In the past - there have been people online saying they were discontinued, but then they eventually show up again on store shelves. I've seen other people asking the same question (on other forums) that you are asking, over the past few months...


----------



## Higgy Baby (Aug 10, 2021)

I have a 85BB. Paid $350 years ago slightly used. Mine is nickel finish with brown wood grips. I will never let it go.
Never ever an issue. 
There are a few out there for *$$$*


----------



## berettatoter (Sep 1, 2011)

Yup, the Model 85 and Model 84 are totally righteous guns, absolutely perfect in my humble opinion. I could never understand why in the world Beretta does not produce more of them...baffles me.


----------



## Fredward (Dec 10, 2016)

Occasionally surplus companies get access to some. One company in Illinois had 85's 3 years ago and 81's (the 32 ACP) last year. I finally completed my set, the 81, the 84, the 85 and the 87 in 32, 380, 380, and 22 LR. Last up is the rare and expensive Model 86, but I've not found one yet.


----------



## berettatoter (Sep 1, 2011)

Fredward said:


> Occasionally surplus companies get access to some. One company in Illinois had 85's 3 years ago and 81's (the 32 ACP) last year. I finally completed my set, the 81, the 84, the 85 and the 87 in 32, 380, 380, and 22 LR. Last up is the rare and expensive Model 86, but I've not found one yet.
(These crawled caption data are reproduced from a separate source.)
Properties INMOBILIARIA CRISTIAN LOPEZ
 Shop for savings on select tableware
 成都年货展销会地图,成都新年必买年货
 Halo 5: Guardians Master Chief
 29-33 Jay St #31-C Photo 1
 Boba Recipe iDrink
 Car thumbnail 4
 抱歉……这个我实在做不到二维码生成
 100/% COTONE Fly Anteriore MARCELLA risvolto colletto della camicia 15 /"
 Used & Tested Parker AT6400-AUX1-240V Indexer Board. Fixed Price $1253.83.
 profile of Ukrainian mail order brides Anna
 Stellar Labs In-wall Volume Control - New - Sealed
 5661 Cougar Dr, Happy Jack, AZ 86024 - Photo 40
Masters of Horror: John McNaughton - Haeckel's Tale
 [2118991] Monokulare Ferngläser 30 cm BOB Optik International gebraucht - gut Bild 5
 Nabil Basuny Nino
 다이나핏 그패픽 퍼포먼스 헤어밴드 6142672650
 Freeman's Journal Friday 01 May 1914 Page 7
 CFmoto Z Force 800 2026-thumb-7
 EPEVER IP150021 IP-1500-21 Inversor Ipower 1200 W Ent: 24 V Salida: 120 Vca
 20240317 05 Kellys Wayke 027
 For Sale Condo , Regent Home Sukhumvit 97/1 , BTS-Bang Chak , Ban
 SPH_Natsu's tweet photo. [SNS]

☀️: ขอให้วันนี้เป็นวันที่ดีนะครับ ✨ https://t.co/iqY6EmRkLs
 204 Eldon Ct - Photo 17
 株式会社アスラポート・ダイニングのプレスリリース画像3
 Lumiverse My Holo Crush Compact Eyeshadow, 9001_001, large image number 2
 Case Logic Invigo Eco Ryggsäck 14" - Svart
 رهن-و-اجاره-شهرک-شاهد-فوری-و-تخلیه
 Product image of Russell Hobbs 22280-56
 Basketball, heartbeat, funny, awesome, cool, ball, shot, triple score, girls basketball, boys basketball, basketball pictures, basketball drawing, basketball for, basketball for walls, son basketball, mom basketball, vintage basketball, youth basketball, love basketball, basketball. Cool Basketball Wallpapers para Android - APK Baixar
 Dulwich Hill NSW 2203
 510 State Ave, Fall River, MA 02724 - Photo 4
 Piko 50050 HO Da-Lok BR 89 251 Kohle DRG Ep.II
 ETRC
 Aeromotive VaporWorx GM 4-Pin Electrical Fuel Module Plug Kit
You sir, are a steely-eyed missile man!


----------



## italianguns01 (3 mo ago)

Shipwreck said:


> This gets talked about a lot at another forum. Beretta tends to make guns in batches. And, sometimes you wait years before they get around to making and importing the a specific model (here into the USA).
> 
> A couple years back, people waited almost 2 years for the CX4 to be sold here in the states again. When I bought one in 2020, they just started to trickle back in. I looked for a long, long time before I could get one.
> 
> ...


----------



## Fredward (Dec 10, 2016)

berettatoter said:


> Yup, the Model 85 and Model 84 are totally righteous guns, absolutely perfect in my humble opinion. I could never understand why in the world Beretta does not produce more of them...baffles me.


They've produced quite a few for military and law enforcement. I believe one of my 81's was marked for the Italian Prison Service.


----------



## berettatoter (Sep 1, 2011)

Fredward said:


> They've produced quite a few for military and law enforcement. I believe one of my 81's was marked for the Italian Prison Service.


Also, if they can produce the standard 92's for the low 600 dollar range, in the numbers they produce them, then why can't they do this with the 85 and 84 models? You can't even touch a NIB of either of those for less than 700 bucks...IF you can find one. It must be the caliber.


----------



## Fredward (Dec 10, 2016)

Hmmm....produce more and drop the price. No, I think 
I'll produce fewer, sustain the demand, and keep the price up.


----------



## bear1998 (Apr 15, 2021)

berettatoter said:


> Yup, the Model 85 and Model 84 are totally righteous guns, absolutely perfect in my humble opinion. I could never understand why in the world Beretta does not produce more of them...baffles me.


I definetly agree!


----------